Step 1: dimensionality reduction (PCA algorithm)

def pca_and_visualize(input_file, output_file, unit_index, label):
    """
    :param input_file: str, input data file path
    :param output_file: str, output file path
    :param unit_index: str, column name of unit index
    :param label: str, column name of label
    """

    # Read the raw data.csv file
    df = pd.read_csv(input_file)

    # Delete the Label=2 value in dataframe
    df = df[df['Label'] != 2]

    # Separate the data frame of Patient index and multiple feature columns
    df_features = df.drop([label], axis=1)

    # Separate the data frame with Patient index and Label
    df_labels = df[[unit_index, label]]

    # Perform PCA dimensionality reduction on the feature columns
    pca = PCA(n_components=10)
    pca_result = pca.fit_transform(df_features.iloc[:, 1:].values)

    # Build a new data frame
    df_pca = pd.DataFrame(pca_result, columns=['PC1', 'PC2', 'PC3', 'PC4', 'PC5', 'PC6', 'PC7', 'PC8', 'PC9', 'PC10'])
    df_pca.insert(0, unit_index, df_features[unit_index])

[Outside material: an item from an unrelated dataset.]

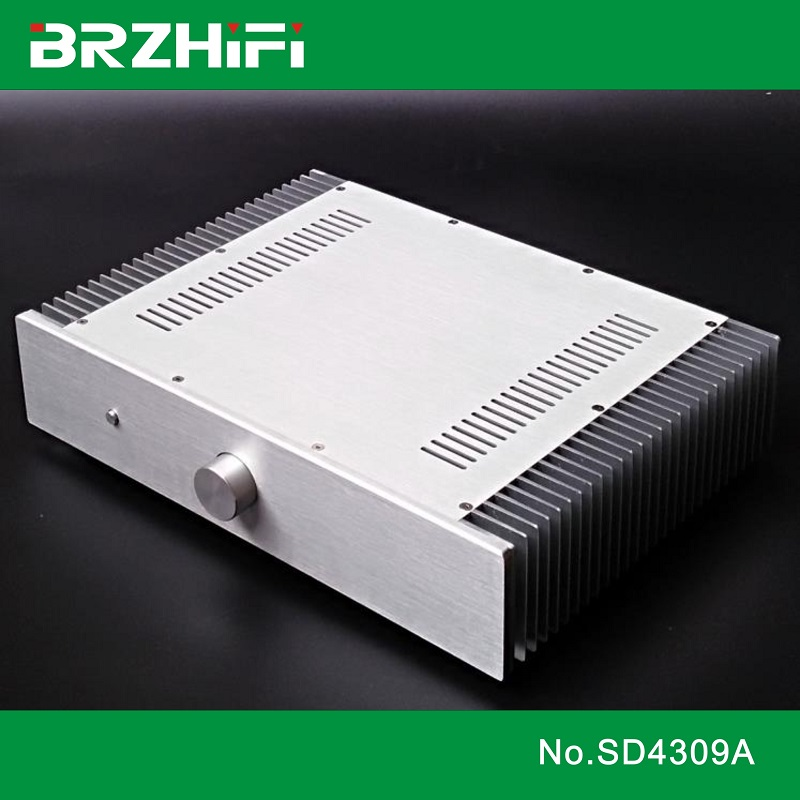 BRZHIFI SD4309A Double Radiator Aluminum Case For Power Amplifier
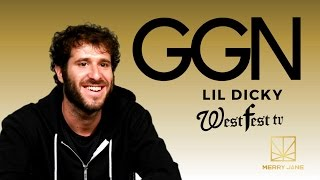 Lil Dicky is the Jerry Seinfeld of Hip Hop | GGN with SNOOP DOGG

    # Align and merge the second data frame with the new data frame obtained in step three using a common Patient index
    df_new = pd.merge(df_pca, df_labels, on=unit_index)

    # Save PCA result to CSV file
    df_new.to_csv(output_file, index=False)

    # Draw scatter plot (PC1, PC2, PC3)
    fig = plt.figure(figsize=(10, 10))  # Set the size of the Figure
    ax = fig.add_subplot(projection='3d')
    groups = df_new.groupby(label)
    for name, group in groups:
        ax.scatter(group['PC1'], group['PC2'], group['PC3'], label=name)
    ax.legend()
    ax.set_xlabel('PC1')
    ax.set_ylabel('PC2')
    ax.set_zlabel('PC3')
    plt.title('PCA')
    plt.subplots_adjust(left=0.1)  # Adjust left margin whitespace
    plt.show()
    fig.savefig('PCA10_scatter_plot.png')

    # Draw scatter matrix
    scatter_matrix(df_new.iloc[:, :-1], c=df_new[label], figsize=(20, 20), marker='o')
    plt.show()
    fig.savefig('PCA10_scatter_matrix.png')

    # Draw heatmap
    plt.figure(figsize=(15, 15))
    ax = plt.subplot()
    sns.heatmap(df_new.corr(), annot=True, ax=ax)
    plt.show()
    fig.savefig('PCA10_heatmap.png')

    # Test model performance
    print('Variance contribution rates (10):',
          sum(pca.explained_variance_ratio_))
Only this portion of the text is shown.